樹木:人間って、みんな裏表があって、全てが本物ではないの。もし全てが本物で正義ばっかりだったら、息が詰まってつまらないし、寂しいものになるんじゃないかしら。
そして、電通という会社は、作り手と一般の人をつないで、世の中を面白くしていく。非常にいい職業だと思っています。
佐々木:ありがとうございます。今日は希林さんがいらっしゃる前に、「かえって良かった」というテーマで話していたんです。自分の不幸話とか、ついていなかったことは、今になってみると全部良かったと思えるという話です。
樹木:でもそれはね、佐々木さんの能力なんですよ。いろんな嫌なことが、全部「良かった」になるわけがないんです。「良かった」にしていった、佐々木さんの受け取り方ですよ。

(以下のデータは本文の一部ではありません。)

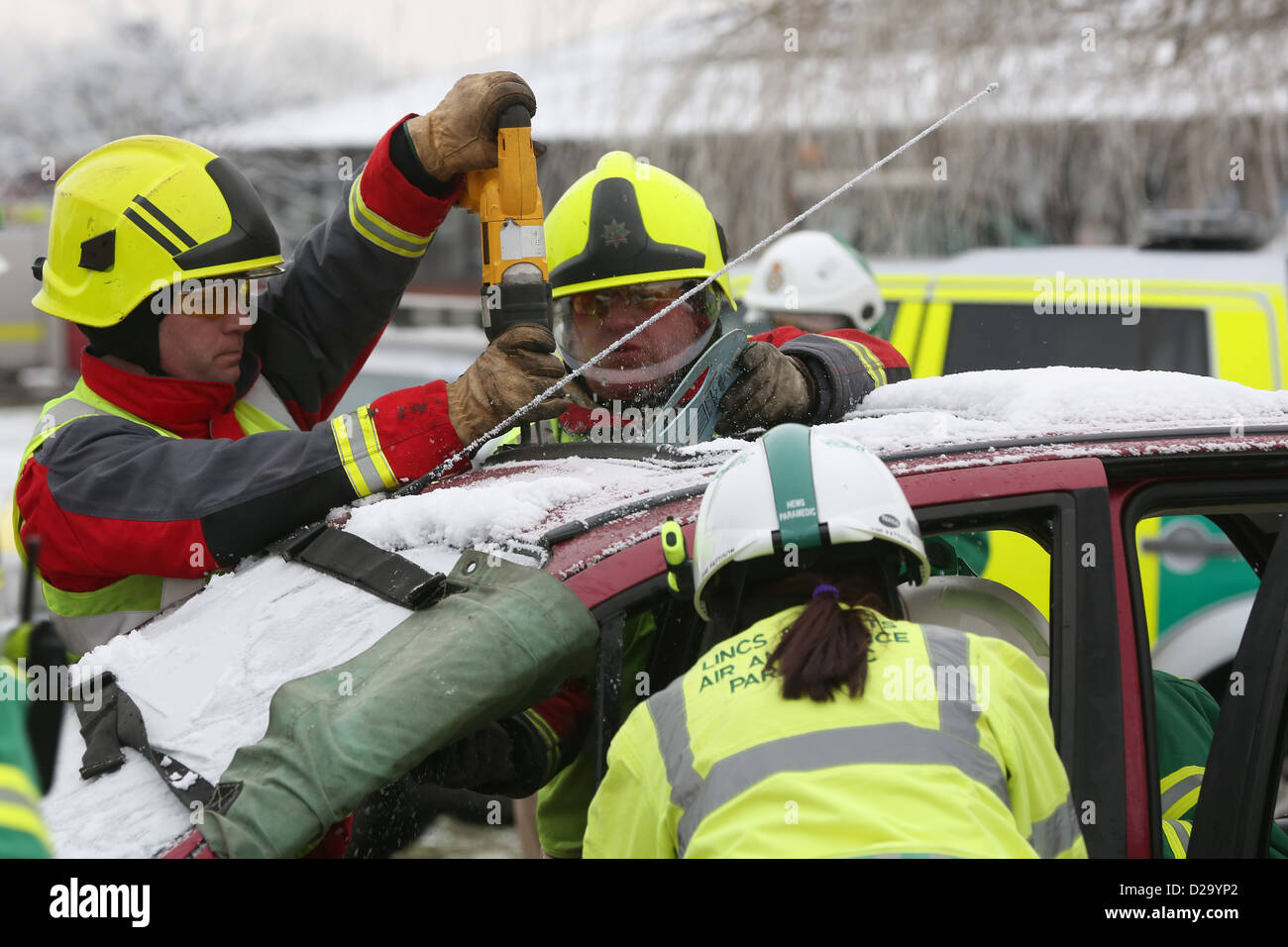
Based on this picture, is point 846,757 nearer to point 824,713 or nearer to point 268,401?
point 824,713

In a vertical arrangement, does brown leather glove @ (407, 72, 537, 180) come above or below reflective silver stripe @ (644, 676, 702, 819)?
above

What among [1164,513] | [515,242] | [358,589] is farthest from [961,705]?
[515,242]

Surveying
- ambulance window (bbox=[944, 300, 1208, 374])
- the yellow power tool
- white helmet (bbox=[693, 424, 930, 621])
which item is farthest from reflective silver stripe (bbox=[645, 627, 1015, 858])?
ambulance window (bbox=[944, 300, 1208, 374])

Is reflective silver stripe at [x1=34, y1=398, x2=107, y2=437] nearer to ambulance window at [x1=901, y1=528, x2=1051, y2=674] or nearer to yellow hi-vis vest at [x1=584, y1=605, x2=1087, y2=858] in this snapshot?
yellow hi-vis vest at [x1=584, y1=605, x2=1087, y2=858]

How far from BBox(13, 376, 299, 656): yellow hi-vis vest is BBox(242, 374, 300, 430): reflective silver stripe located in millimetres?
274

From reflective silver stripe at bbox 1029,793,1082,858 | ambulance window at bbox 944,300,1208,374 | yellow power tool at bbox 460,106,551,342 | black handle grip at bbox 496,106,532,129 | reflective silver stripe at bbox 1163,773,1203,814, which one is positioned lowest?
reflective silver stripe at bbox 1163,773,1203,814

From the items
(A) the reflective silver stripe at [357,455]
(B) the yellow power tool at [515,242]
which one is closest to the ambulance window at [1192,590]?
(B) the yellow power tool at [515,242]

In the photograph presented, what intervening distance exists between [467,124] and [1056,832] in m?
1.82

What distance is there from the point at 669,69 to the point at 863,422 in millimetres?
8965

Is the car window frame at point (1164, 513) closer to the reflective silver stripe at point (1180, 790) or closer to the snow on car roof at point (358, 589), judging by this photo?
the snow on car roof at point (358, 589)

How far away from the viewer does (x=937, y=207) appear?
389 inches

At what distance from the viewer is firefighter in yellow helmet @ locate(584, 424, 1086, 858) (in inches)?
64.0

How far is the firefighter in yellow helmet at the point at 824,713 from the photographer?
5.33 ft

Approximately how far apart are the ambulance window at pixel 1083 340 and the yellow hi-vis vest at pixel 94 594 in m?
3.14
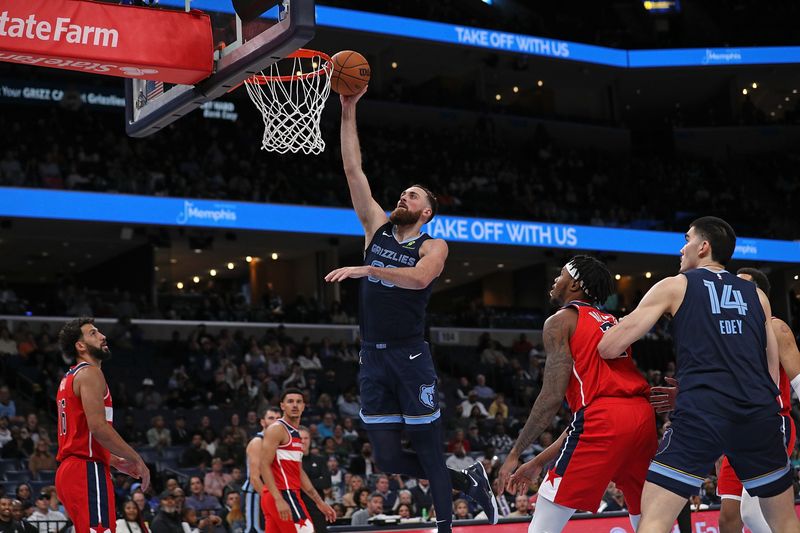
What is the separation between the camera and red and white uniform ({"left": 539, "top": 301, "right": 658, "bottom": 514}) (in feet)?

昔、箭内道彦さんからの依頼でリクルート「ゼクシィ」のCMで、内田裕也さんと私の夫婦で出演しましょうということになって。結婚の雑誌だから、離れた夫婦は良くないんじゃないかと、みんなは反対するけど出ることにしたんです。
そのオンエアがちょうど終わった日でしたね。内田さんが逮捕されてしまいましてね。ああ、悪いことしたな。クライアントに本当に迷惑をかけたな、と思っておりましたら、クライアントも太っ腹で、オンエアが終わっていたのでそれでいいことにしてくれたんです。
その後に、その第2弾を作ると言われて、どうしましょうかと。同じシチュエーションで、夫の位置には誰もいない。私が一人で座っていて、山頭火の句をアレンジした「やっぱり一人がよろしい雑草。やっぱり一人じゃさみしい雑草」とつぶやこうということになりました。
夫が逮捕されたことは世間にバレているわけですけれど、それを隠してきれいなところだけを見せるのではなくて、全部ひっくるめて、ああいうふうに作っていけたのが、箭内さんの力とそれをOKしたクライアントの包容力。「ああ、えらいことになっちゃった」と思うと、もう果てしなく頭を抱えちゃうんです。そういうのも、佐々木さんがおっしゃる、「かえって良かった」ということかもしれません。
人間の根本のところに遊びも含めた「幅」がある生活をしていると、そういう時にひょいっと力が出るんじゃないかと思います。皆さんの力で「面白かったね」「良かったね」「記憶に残るね」というものに関わることができるのは、なかなかうれしいことなんです。めったにないことですからね。